University of Pittsburgh Cancer Institute (UPCI)

Lung Cancer SPORE

Project 3: Lung Cancer Risk Prediction in PLuSS

William L. Bigbee, PhD, Co-Project Leader, Basic Science
Joel L. Weissfeld, MD, MPH, Co-Project Leaders, Population Science

This new Project 3 in the UPCI Lung Cancer SPORE builds on both clinical and population based resource development and substantive research findings from the prior SPORE funding periods.

Project 3 will pursue three translational aims to refine and validate a lung cancer risk prediction model and a diagnostic serum biomarker panel.


Global Serum Peptide nanoRP LC-MS/MS Analysis:
Hierarchical Clustering of Candidate Lung Cancer
Serum Proteins

In Specific Aim 1, Project 3 will construct a genetic risk index from single nucleotide polymorphism (SNP) genotype information, measure the index's association with lung cancer (Aim 1A), and evaluate the index's contribution to our published lung cancer prediction model that incorporates demographic, cigarette smoking exposure, and clinical variables (Aim 1B).

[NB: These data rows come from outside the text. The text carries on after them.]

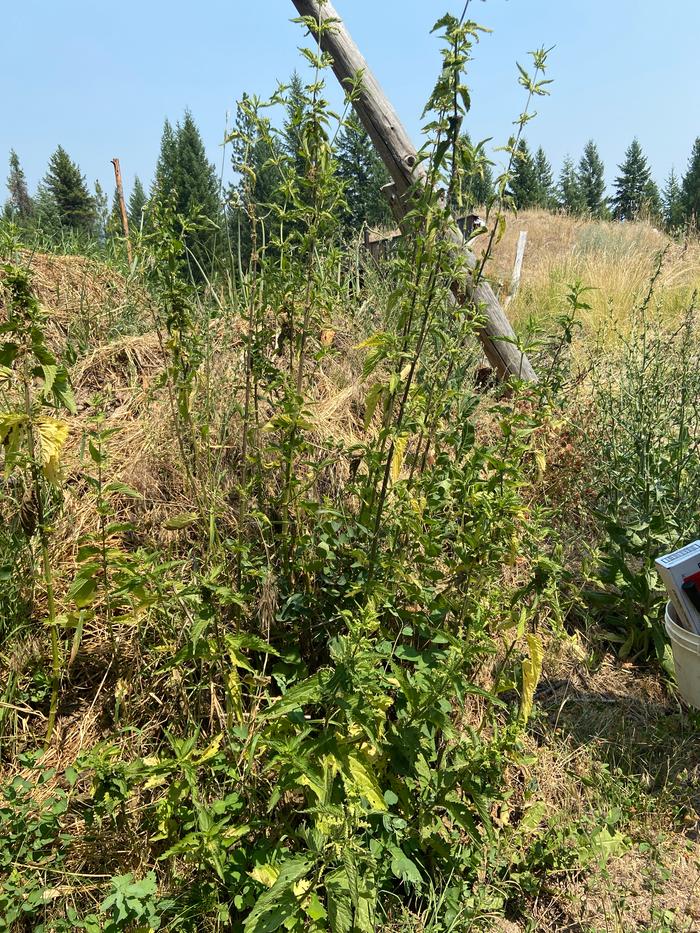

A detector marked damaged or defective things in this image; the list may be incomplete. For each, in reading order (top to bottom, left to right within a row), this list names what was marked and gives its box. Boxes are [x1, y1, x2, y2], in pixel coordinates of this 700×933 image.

broken pole stump [110, 157, 132, 266]
broken pole stump [290, 0, 536, 382]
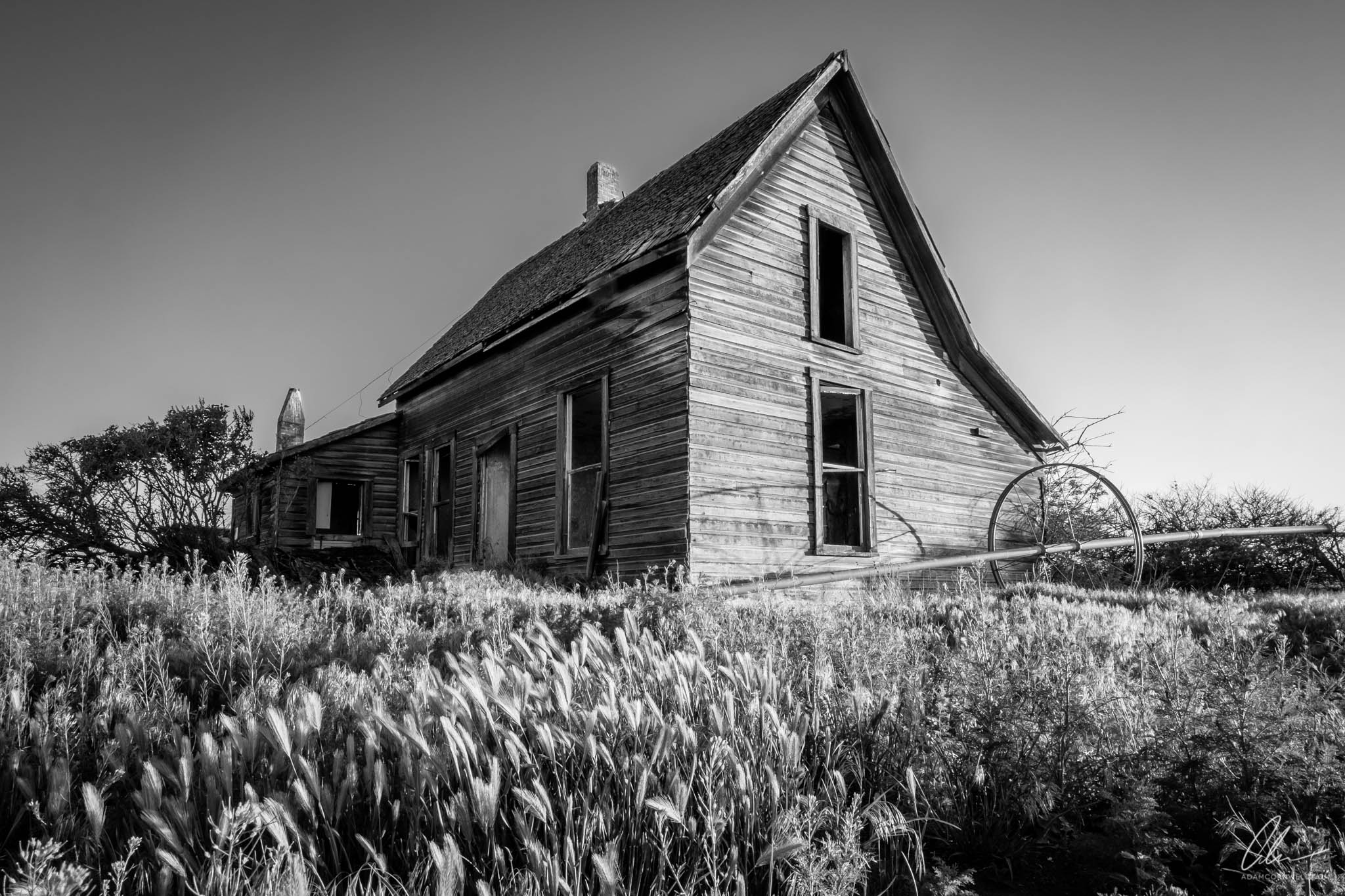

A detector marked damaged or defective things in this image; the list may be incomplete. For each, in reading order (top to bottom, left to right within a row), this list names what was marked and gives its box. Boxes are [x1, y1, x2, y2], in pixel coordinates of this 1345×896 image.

broken window [806, 208, 860, 349]
broken window [311, 480, 363, 537]
broken window [398, 459, 419, 551]
broken window [433, 440, 454, 561]
broken window [554, 379, 607, 553]
broken window [806, 381, 871, 551]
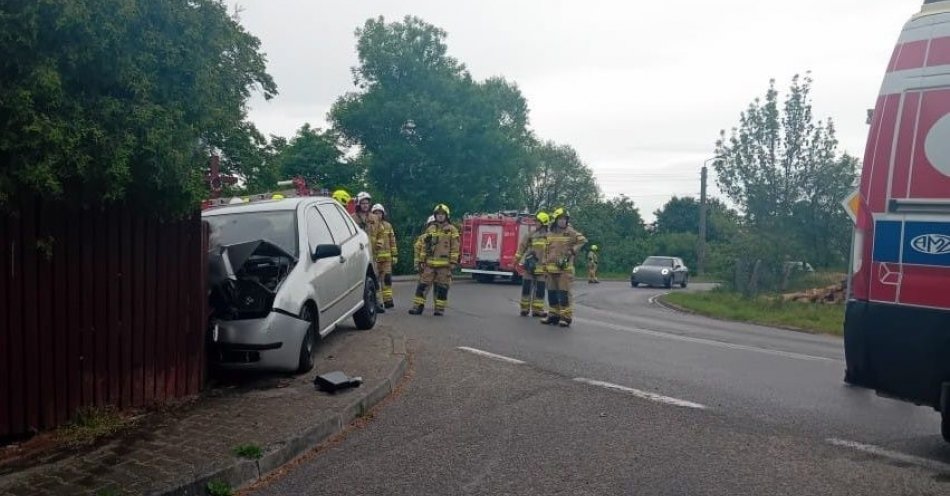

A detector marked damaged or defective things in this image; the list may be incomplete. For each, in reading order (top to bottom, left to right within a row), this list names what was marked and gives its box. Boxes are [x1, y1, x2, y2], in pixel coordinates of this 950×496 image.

crashed car [205, 197, 380, 372]
crashed car [636, 258, 688, 288]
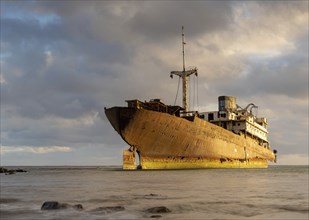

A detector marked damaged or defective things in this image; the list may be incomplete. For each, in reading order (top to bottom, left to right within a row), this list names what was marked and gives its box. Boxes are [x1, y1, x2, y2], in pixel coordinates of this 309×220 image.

rusty shipwreck [104, 27, 276, 169]
corroded hull [106, 107, 274, 169]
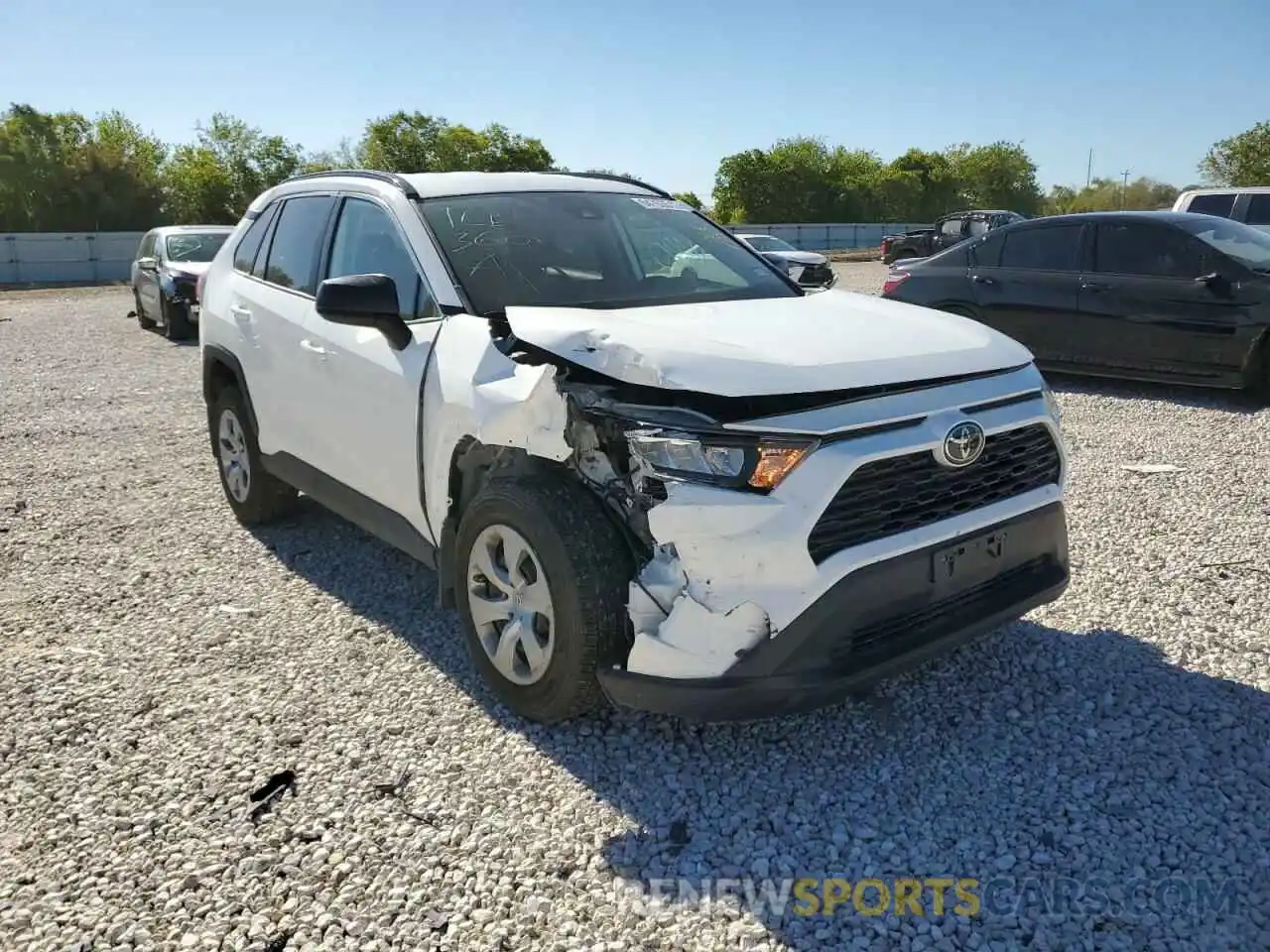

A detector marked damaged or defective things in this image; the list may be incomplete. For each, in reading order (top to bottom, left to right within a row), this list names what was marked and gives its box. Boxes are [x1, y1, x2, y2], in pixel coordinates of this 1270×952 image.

damaged white suv [198, 170, 1072, 722]
broken headlight [623, 430, 814, 492]
crushed bumper [599, 502, 1064, 718]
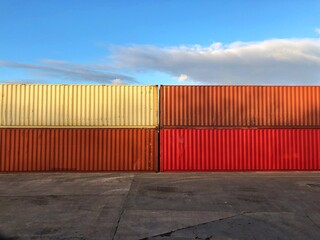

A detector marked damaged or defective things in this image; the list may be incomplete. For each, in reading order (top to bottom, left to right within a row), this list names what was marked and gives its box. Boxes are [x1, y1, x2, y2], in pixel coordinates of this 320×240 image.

rust stain on metal [0, 128, 158, 172]
crack in pavement [111, 174, 135, 240]
crack in pavement [139, 211, 250, 239]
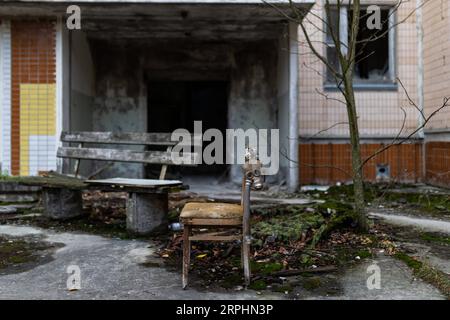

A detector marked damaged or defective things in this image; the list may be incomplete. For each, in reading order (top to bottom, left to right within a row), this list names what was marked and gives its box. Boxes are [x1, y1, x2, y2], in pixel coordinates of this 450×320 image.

broken window [326, 7, 396, 87]
cracked concrete [0, 225, 442, 300]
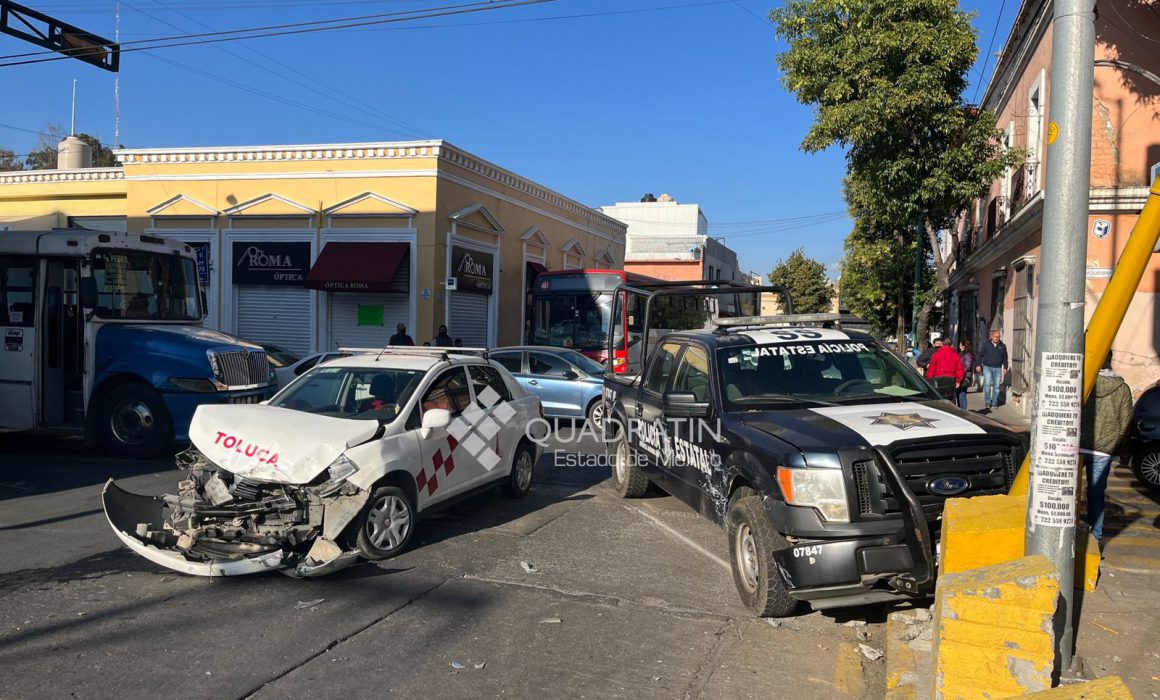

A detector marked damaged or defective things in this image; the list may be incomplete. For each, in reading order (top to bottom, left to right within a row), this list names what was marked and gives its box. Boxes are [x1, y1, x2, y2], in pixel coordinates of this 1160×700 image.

detached front bumper [102, 478, 359, 578]
damaged taxi front end [102, 401, 378, 578]
crumpled car hood [190, 401, 378, 485]
detached front bumper [770, 445, 932, 612]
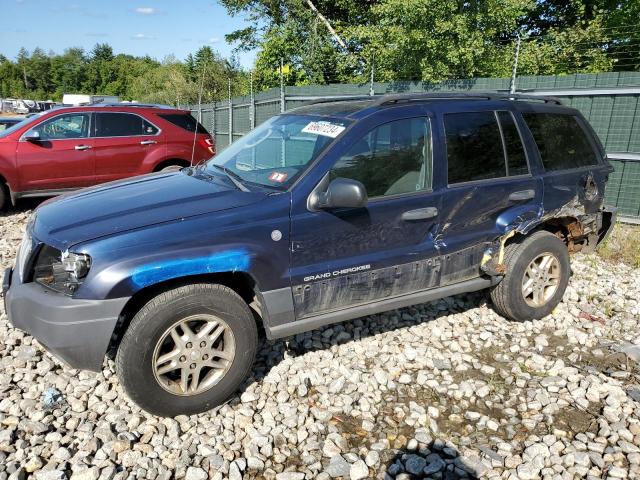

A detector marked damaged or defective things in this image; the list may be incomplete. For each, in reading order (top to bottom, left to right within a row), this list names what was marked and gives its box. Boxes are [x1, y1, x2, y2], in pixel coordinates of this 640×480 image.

front bumper damage [2, 268, 129, 370]
damaged blue suv [3, 94, 616, 416]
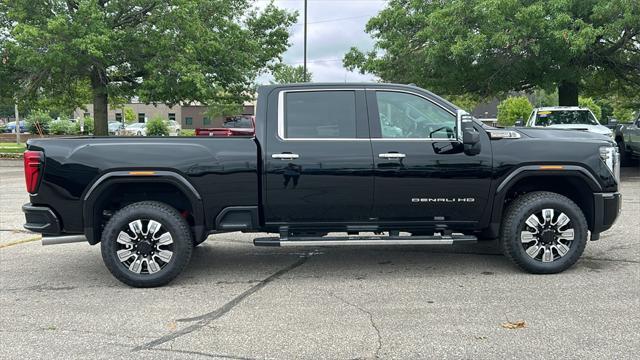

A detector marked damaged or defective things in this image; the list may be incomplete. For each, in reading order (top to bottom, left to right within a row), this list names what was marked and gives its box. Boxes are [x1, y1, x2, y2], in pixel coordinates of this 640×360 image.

cracked asphalt [0, 162, 636, 358]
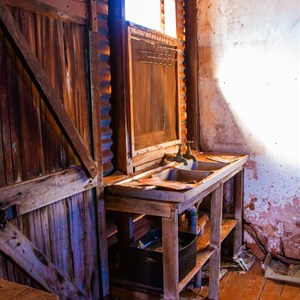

In Specific Aim 2, Project 3 will evaluate the lung cancer discrimination performance of a promising lung cancer diagnostic rule model constructed from the serum concentrations of 10 biomarker proteins (Aim 2A) and verify its performance in subjects with intermediate suspicion pulmonary nodules on screening computerized tomography (CT) (Aim 2B) and diagnostic performance independent of demographic, smoking, clinical, and genetic variables (Aim 2C). These aims use shared lung cancer cases (n=180) emerging from the Pittsburgh Lung Screening Study (PLuSS), a comparable lung cancer case series (n=548) derived from clinical sources, and controls [n=993 (Aim 2A) or n=482 (Aim 2B)] sampled from the PLuSS cohort. Collaboration with the Biostatistics and Bioinformatics Core will develop improved models based on these expansive datasets. A concluding translational aim uses independent comparison groups from the ACRIN/NLST and ACOSOG Z4031 cohorts to validate these prediction and diagnostic strategies (Aim 3). Completion of Aim 1 will produce a lung cancer risk prediction model that capably selects individuals for primary chemoprevention or enhanced screening. Aim 2 will yield a lung cancer diagnostic test to improve early lung cancer detection in the contexts of clinical trials of primary chemoprevention and management of high-risk subjects with CT-detected nodules.

Lastly, Aim 3, will evaluate the performance of both the lung cancer prediction and diagnostic models in two large and similar case-control cohorts for independent validation and refinement of the final models.

Project 3 will improve prediction of lung cancer risk among the tobacco-exposed population by using genetic variation in combination with previously identified risk factors. Project 3 will also verify and refine a non-invasive blood-based lung cancer diagnostic test that could be applied to lung cancer diagnosis in very high-risk groups and to clinical management of CT-detected lung nodules of uncertain malignancy.